* [Task brief]:
Type out the complete listing below word for word, without its pictures.

--- Dataset content Enclosed Below ---

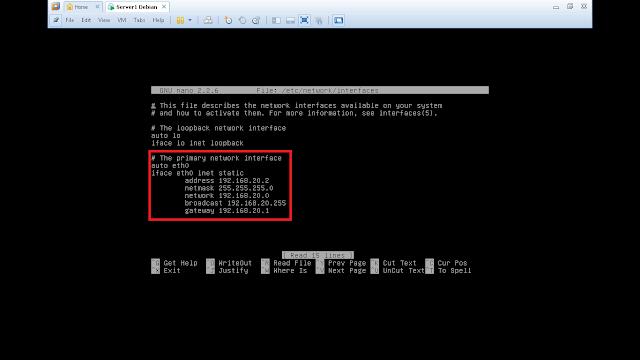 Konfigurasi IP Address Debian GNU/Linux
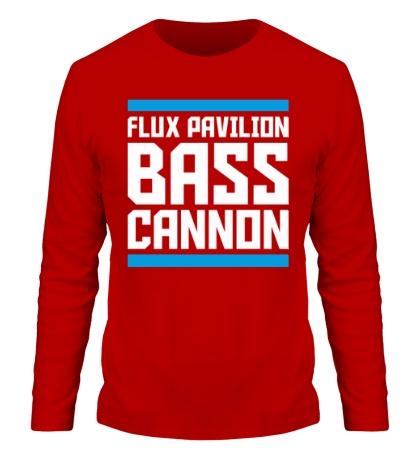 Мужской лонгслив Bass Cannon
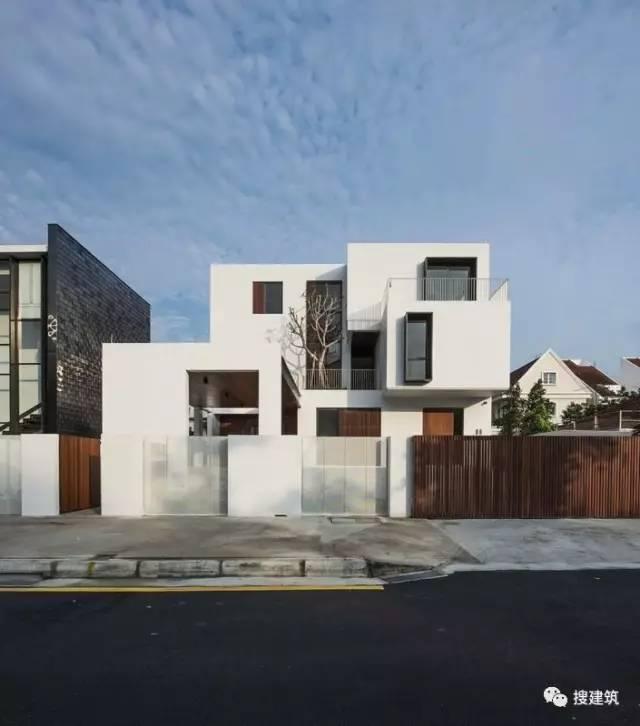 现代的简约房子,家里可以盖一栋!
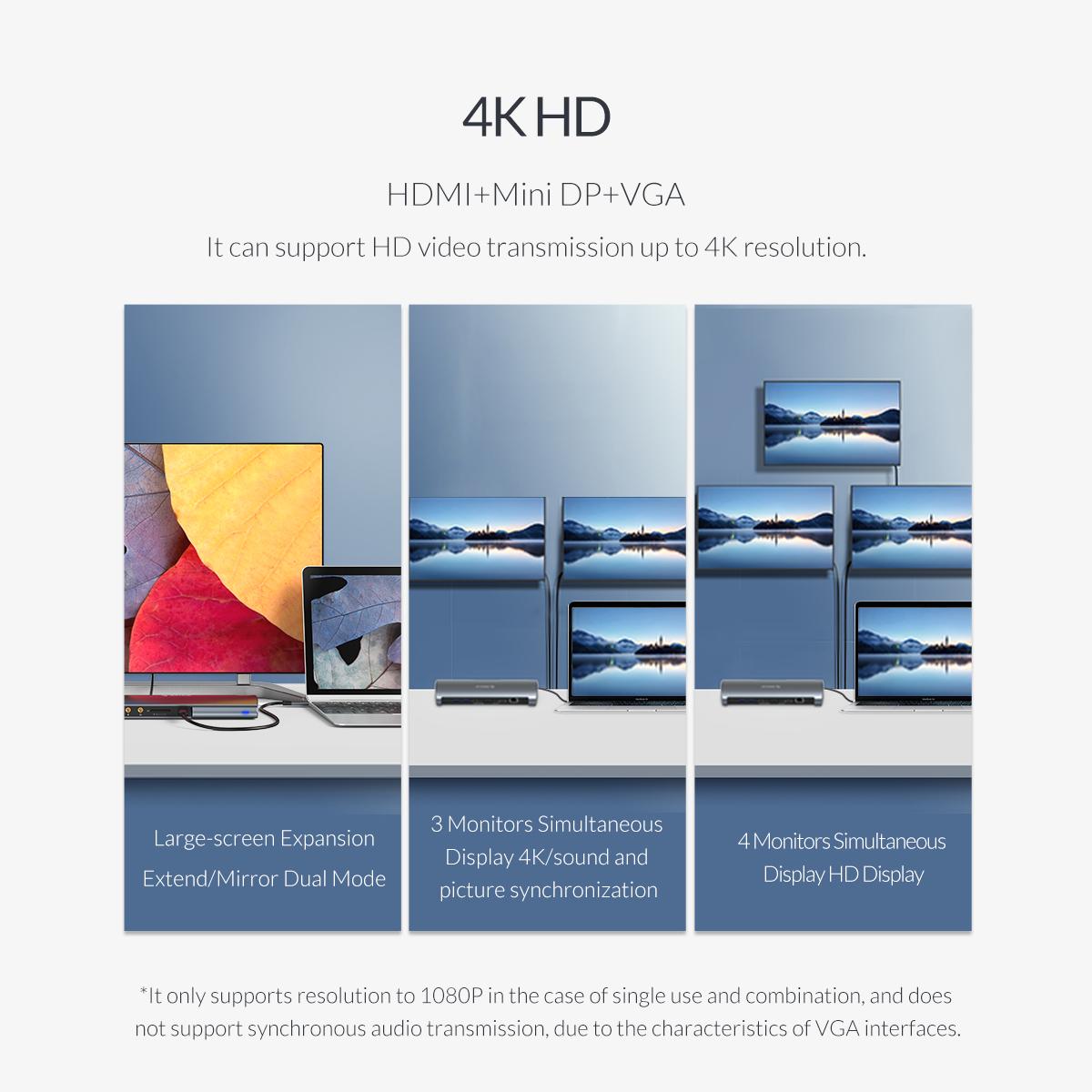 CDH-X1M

--- End of Enclosed Dataset content ---

* [Answer]:
 Konfigurasi IP Address Debian GNU/Linux
 Мужской лонгслив Bass Cannon
 现代的简约房子,家里可以盖一栋!
 CDH-X1M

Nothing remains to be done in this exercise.